The “Hig-man,” as I called Tom, has a ready smile and an endless repertoire of anecdotes and jokes. He was a big fan of zany Spike Jones, whose City Slicker Band did satirical takes on popular tunes of the day using cowbells, whistles, gunshots and weird vocals.  My parents were fans, and I recall as a kid hearing him on the radio at breakfast.  Jones had an original number 1 hit in 1947 with “All I Want for Christmas Is My Two Front Teeth.”

The season premier of HBO’s “Broadway Empire” takes place on New Year’s Eve 1922 with characters portraying crooner Eddie Cantor, gangster Al Capone, and Warren G. Harding’s corrupt Attorney-General Harry Daugherty.  There’s mention of a Harriet Duncan, a composite of aviatrix pioneers Harriet Quimby and Amelia Earhart, attempting to fly across the U.S.  Disgraced FBI agent Michael Shannon (Michael Shannon) is now a door-to-door salesman mouthing French guru Emile Coué’s mantra, “Every day in every way I’m getting better and better.”

In my intro to Sheriff Roy Dominguez’s Soup and Substance talk I mentioned how Sociology professor Bob Lovely set up special Saturday study sessions to ensure that students understood the course content.
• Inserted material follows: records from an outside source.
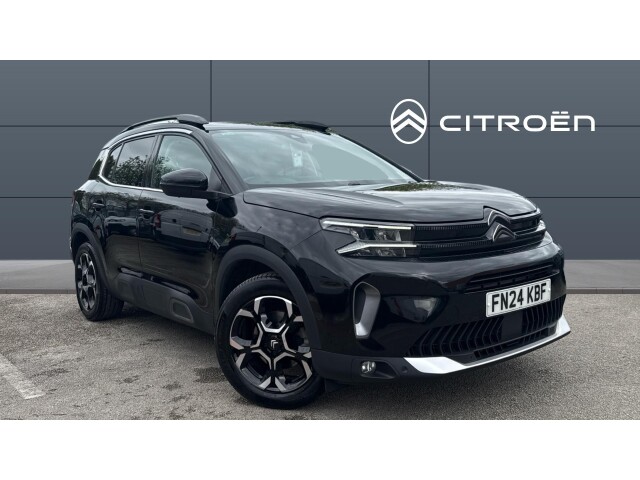 Main listing image - Citroen C5 Aircross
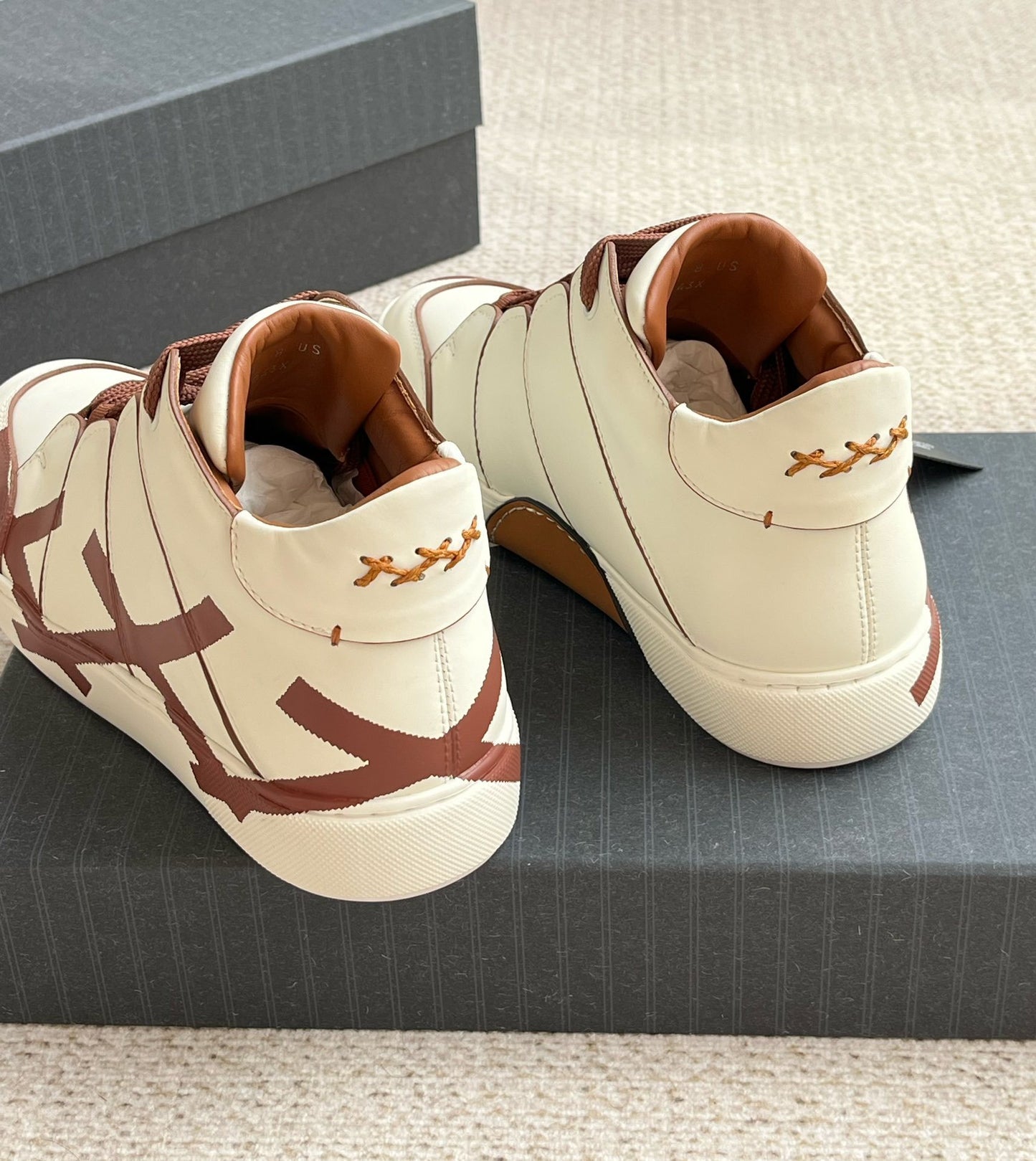 ZE GNA Sneakers 4 Color's  Trainers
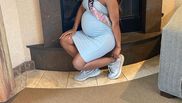 Malika Haqq, prietena lui Khloe Kardashian, a devenit mămică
Roy sometimes attended, even when he didn’t have to, because they were so interesting.  Others at IUN who provided invaluable help to him were Elsa Rivera in Special Services, Chief Lazar, and Communications professor Camille Schuster.  Student Life director Scott Fulk put up large signs of the cover of “Valor” and provided beef vegetable and cream of broccoli soup.  About 30 folks attended, including buddies Ron Cohen and Steve McShane, John Attinasi (former head of UTEP), Mike Olszanski of Labor Studies, Minority Studies prof Raoul Contreras, and Anne and Emma Balay.  Roy was charming and eloquent, and the five copies of his book went fast.  Roy’s media consultant Manuel Corazzari videotaped the program, moving around to capture different angles and crowd shots, and will put the finished product on YouTube.
 Got a chuckle out of George Bodmer’s latest’s Oscar cartoon.  Just as a neighbor helped him with a sledgehammer, George came to my aid years ago when I was having trouble operating a jack while changing a flat tire.  After a miserable bowling night I stayed up for Band of Horses performing “Knock, Knock” on Letterman from their new CD “Mirage Rock.”